- _Texte source_
++++++++++++++++++++

Jean-Michel Longneaux (UNamur): « C’est un retour aux « indulgences », le sésame qui ouvre à une vie libre »

Pour Jean-Michel Longneaux, philosophe et chargé de cours à la faculté de droit de l’UNamur, forcer les individus récalcitrants à se laisser vacciner ou imposer un passeport vaccinal revient au même. « La pression est maximale pour convaincre les hésitants. »

Pensez-vous que le passeport vaccinal s’imposera à bas bruit, puisqu’il offre la possibilité d’un retour à la vie sociale?

J’ai plutôt le sentiment d’un retour aux « indulgences ». Au Moyen Age, le clergé et les notables religieux vendaient l’accès au paradis en échange d’indulgences en monnaie sonnante et trébuchante. Grâce à l’argent, le fidèle pouvait s’acheter le paradis et la rémission de ses péchés. L’Eglise en avait fait un commerce lucratif, qui lui a permis de s’enrichir. J’y vois une analogie avec la création d’un passeport vaccinal: en l’obtenant, le vacciné acquiert une vie libre, et, dans ce cas, ce sont les industries pharmaceutiques qui en profitent.

Pour vous, rendre obligatoire un tel « sésame » relève davantage de la croyance que de la science…

Conditionner l’accès à certains lieux en l’absence de certitudes scientifiques sur le fait que les vaccins permettent de ne plus être porteur du virus n’apporte pas de sécurité en matière de prophylaxie. On ignore également la durée de protection des vaccins ainsi que leur efficacité contre les variants. Or, un passeport vaccinal repose sur l’hypothèse que les vaccinés ne sont plus contagieux et sur l’idée d’un monde sain. C’est en cela que nous sommes dans le registre de la croyance, non de la science. Sans oublier l’écueil qui réside dans la difficulté d’accès aux vaccins et qui crée, donc, un effet d’exclusion et d’inégalité en tant que citoyen.

Jean-Michel Longneaux, chargé de cours à la faculté de droit de l'UNamur.
Jean-Michel Longneaux, chargé de cours à la faculté de droit de l’UNamur.

Le passeport s’est élargi à d’autres éléments dont des tests négatifs ou à la présence d’anticorps, qui atténuent le caractère discriminatoire.

Là aussi il y a des couacs, des faux positifs et des faux négatifs. Faire reposer le passeport vaccinal sur les tests relève également, pour moi, de la croyance. Imaginez-vous dans un avion, cet été, au côté d’un individu vacciné mais porteur ou d’un individu testé négatif mais, en réalité, positif? On est en train de construire une espèce de croyance collective autour d’une sécurité sanitaire totale. Mais un « pass Covid » ne peut pas apporter une garantie sanitaire totale, et seules des investigations plus approfondies permettront d’estimer la part réelle des vaccinés en état de transmettre le virus. Savoir si un tel niveau de protection est acceptable ou non relèvera ensuite d’un débat politique.

++++++++++++++++++++

- _Informations_

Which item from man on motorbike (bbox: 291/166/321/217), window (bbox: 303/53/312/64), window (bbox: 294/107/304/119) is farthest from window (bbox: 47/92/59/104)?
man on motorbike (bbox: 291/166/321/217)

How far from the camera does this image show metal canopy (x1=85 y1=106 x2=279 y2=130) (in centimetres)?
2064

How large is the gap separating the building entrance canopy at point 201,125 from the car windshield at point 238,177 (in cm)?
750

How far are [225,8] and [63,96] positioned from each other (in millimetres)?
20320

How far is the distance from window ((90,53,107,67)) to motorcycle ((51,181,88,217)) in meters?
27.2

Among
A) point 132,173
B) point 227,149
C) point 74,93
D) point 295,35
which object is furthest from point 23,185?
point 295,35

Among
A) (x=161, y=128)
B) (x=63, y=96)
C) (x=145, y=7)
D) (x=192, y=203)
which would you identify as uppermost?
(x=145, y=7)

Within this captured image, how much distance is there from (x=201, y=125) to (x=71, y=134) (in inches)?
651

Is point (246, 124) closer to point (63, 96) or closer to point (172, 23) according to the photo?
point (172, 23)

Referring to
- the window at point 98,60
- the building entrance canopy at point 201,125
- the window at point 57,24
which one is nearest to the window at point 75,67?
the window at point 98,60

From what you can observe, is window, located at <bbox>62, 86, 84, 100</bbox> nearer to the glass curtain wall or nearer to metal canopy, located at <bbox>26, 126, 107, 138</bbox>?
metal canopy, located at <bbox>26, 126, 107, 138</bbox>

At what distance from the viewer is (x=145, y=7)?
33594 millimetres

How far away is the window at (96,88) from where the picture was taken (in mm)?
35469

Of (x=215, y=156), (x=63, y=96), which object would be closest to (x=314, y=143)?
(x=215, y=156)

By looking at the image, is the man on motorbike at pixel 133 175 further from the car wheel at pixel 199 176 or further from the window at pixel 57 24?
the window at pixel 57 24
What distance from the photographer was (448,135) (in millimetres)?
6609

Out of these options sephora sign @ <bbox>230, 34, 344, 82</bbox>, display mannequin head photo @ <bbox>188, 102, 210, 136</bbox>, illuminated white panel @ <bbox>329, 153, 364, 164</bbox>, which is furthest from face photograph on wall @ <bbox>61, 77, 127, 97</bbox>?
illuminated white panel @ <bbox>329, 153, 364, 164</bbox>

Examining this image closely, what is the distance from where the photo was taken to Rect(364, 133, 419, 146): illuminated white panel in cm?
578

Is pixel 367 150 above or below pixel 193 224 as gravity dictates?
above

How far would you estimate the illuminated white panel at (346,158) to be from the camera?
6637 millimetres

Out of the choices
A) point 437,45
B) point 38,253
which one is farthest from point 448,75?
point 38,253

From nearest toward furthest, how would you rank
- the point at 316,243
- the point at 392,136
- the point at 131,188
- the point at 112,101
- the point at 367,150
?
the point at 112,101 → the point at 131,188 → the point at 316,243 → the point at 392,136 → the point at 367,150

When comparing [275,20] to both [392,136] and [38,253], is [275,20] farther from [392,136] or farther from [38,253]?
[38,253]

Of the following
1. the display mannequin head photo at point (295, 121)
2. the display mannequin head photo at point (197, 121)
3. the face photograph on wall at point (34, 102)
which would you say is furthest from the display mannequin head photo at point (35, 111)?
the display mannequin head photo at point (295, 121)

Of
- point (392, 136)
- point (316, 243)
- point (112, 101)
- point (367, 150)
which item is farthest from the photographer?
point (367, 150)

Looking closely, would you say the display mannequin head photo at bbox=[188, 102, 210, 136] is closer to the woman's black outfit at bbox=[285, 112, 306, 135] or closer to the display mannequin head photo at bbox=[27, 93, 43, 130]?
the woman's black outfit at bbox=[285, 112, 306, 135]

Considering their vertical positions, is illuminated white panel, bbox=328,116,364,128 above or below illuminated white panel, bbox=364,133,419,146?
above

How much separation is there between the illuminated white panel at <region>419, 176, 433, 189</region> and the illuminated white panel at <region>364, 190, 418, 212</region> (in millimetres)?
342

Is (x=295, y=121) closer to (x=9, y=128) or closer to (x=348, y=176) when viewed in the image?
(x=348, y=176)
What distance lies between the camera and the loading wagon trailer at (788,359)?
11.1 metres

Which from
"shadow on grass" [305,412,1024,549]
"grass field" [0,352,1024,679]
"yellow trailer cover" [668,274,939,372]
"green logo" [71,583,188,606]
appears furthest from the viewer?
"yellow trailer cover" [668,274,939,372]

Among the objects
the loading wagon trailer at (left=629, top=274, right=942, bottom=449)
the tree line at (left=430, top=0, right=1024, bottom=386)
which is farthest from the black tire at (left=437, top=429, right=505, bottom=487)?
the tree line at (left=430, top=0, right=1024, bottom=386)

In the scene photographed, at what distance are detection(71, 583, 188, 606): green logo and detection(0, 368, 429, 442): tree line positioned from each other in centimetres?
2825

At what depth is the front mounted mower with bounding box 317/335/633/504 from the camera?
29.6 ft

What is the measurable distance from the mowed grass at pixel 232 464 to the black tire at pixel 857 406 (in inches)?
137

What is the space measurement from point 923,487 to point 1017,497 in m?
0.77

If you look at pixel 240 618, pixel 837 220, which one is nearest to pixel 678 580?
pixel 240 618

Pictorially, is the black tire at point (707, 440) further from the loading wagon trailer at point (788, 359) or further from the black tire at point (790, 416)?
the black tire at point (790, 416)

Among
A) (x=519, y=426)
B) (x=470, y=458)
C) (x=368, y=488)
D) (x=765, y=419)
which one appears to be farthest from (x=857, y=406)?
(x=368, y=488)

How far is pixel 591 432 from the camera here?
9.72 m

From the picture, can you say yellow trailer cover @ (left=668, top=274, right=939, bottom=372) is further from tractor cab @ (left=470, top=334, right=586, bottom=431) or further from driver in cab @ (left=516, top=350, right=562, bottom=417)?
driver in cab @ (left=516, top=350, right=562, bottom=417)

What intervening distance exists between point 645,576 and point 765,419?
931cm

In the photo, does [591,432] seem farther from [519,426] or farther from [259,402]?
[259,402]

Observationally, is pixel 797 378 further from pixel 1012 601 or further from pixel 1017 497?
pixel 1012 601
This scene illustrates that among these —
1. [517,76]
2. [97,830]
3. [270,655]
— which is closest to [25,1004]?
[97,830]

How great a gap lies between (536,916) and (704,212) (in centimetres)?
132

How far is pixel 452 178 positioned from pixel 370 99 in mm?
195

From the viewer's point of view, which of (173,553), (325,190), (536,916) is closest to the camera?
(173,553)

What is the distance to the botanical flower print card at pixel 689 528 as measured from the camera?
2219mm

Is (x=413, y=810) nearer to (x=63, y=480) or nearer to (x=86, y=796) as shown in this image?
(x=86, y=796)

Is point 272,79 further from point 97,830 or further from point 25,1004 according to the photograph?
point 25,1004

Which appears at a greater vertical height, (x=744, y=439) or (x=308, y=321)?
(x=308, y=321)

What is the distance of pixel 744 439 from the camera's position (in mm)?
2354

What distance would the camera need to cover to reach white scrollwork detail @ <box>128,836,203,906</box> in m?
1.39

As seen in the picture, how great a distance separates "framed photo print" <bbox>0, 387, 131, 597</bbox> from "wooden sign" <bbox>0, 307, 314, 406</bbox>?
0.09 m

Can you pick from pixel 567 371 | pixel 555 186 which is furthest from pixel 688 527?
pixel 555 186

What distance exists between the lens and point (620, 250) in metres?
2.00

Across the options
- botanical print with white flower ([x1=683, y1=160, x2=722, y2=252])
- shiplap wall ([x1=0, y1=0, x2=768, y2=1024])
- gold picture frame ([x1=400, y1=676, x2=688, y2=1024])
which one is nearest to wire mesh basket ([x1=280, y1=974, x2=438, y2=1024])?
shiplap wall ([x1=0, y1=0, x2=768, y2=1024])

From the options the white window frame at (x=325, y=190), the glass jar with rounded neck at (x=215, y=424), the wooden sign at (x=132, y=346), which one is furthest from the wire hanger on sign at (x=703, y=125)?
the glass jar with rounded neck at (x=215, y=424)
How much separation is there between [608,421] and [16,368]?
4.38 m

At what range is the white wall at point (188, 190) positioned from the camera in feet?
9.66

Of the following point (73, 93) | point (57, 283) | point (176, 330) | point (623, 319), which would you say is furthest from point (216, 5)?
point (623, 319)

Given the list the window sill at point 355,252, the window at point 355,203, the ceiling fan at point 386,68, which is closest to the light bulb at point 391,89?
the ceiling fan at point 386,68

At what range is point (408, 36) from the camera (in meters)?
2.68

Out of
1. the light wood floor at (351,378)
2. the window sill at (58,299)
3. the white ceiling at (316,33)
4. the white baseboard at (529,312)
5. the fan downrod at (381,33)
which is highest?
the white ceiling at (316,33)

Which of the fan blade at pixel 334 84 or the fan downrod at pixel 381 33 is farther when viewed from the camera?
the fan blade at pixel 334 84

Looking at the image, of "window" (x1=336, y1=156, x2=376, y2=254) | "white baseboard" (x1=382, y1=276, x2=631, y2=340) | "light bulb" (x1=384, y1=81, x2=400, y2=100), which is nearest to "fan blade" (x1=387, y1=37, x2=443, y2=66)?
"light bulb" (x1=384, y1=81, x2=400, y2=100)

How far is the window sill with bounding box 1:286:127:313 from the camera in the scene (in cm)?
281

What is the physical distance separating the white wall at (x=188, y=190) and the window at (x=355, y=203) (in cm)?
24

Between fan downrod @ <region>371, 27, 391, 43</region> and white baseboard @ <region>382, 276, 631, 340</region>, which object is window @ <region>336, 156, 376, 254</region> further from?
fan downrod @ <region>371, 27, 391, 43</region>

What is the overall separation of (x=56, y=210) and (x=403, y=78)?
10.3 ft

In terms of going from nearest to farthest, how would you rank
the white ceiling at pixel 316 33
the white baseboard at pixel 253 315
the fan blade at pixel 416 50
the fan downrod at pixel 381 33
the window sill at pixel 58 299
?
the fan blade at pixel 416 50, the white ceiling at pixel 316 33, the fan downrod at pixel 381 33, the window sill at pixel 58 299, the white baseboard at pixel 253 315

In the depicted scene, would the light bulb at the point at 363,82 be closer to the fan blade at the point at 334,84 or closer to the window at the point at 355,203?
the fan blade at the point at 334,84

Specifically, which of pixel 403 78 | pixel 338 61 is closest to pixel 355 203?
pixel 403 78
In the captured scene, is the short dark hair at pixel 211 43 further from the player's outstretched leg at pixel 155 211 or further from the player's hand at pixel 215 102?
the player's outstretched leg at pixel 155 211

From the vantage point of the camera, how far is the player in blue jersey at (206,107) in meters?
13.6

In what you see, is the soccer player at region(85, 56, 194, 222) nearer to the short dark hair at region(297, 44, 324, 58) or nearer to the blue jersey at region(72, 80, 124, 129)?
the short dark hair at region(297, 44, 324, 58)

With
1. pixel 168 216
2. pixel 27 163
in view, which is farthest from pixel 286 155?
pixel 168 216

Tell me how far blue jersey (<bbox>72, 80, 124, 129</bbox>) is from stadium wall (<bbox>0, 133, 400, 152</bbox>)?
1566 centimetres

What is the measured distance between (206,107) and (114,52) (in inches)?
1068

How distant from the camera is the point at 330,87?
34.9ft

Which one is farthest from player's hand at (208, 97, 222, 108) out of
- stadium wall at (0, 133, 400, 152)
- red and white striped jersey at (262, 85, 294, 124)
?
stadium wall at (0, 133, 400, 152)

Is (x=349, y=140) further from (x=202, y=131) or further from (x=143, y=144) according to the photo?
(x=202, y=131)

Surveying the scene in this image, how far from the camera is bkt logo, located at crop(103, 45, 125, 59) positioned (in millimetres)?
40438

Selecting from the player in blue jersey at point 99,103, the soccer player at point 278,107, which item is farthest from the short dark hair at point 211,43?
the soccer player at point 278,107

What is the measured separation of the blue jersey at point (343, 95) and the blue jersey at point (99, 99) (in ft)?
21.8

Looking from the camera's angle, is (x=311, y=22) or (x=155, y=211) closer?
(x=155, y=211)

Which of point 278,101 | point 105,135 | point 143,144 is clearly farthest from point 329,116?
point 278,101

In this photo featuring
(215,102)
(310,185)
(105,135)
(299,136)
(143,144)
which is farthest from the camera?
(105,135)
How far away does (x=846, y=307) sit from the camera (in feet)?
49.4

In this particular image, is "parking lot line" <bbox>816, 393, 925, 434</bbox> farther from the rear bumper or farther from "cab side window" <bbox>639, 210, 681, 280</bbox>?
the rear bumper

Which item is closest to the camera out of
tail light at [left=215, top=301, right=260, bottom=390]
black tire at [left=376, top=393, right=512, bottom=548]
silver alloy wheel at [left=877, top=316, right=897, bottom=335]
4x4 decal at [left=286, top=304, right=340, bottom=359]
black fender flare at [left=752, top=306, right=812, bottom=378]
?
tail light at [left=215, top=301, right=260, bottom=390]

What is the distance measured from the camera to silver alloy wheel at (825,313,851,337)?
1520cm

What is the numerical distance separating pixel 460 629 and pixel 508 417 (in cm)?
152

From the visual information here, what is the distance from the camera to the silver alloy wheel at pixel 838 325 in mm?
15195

++++++++++++++++++++

- _Série de consignes_
(1) D'après l'entretien, qui tire profit du passeport vaccinal dans l'analogie avec les indulgences ?
(2) Recopiez, s'il vous plaît, le passage de l'entretien qui commence par « Pour vous, rendre » et se termine par « droit de l'UNamur. ».
(3) Indiquez si chacune de ces affirmations concorde avec l'entretien, en répondant par oui ou par non et en citant les mots décisifs du texte : (a) Jean-Michel Longneaux est chargé de cours à la faculté de droit de l'UNamur. (b) La durée de protection des vaccins est connue. (c) Au Moyen Âge, ce sont des marchands qui vendaient l'accès au paradis.

- _Réponses numérotées_
(1) Les industries pharmaceutiques.

(2)
Pour vous, rendre obligatoire un tel « sésame » relève davantage de la croyance que de la science…

Conditionner l’accès à certains lieux en l’absence de certitudes scientifiques sur le fait que les vaccins permettent de ne plus être porteur du virus n’apporte pas de sécurité en matière de prophylaxie. On ignore également la durée de protection des vaccins ainsi que leur efficacité contre les variants. Or, un passeport vaccinal repose sur l’hypothèse que les vaccinés ne sont plus contagieux et sur l’idée d’un monde sain. C’est en cela que nous sommes dans le registre de la croyance, non de la science. Sans oublier l’écueil qui réside dans la difficulté d’accès aux vaccins et qui crée, donc, un effet d’exclusion et d’inégalité en tant que citoyen.

Jean-Michel Longneaux, chargé de cours à la faculté de droit de l'UNamur.

(3)
(a) Oui : « philosophe et chargé de cours à la faculté de droit de l’UNamur ».
(b) Non : « On ignore également la durée de protection des vaccins ».
(c) Non : « le clergé et les notables religieux vendaient l’accès au paradis ».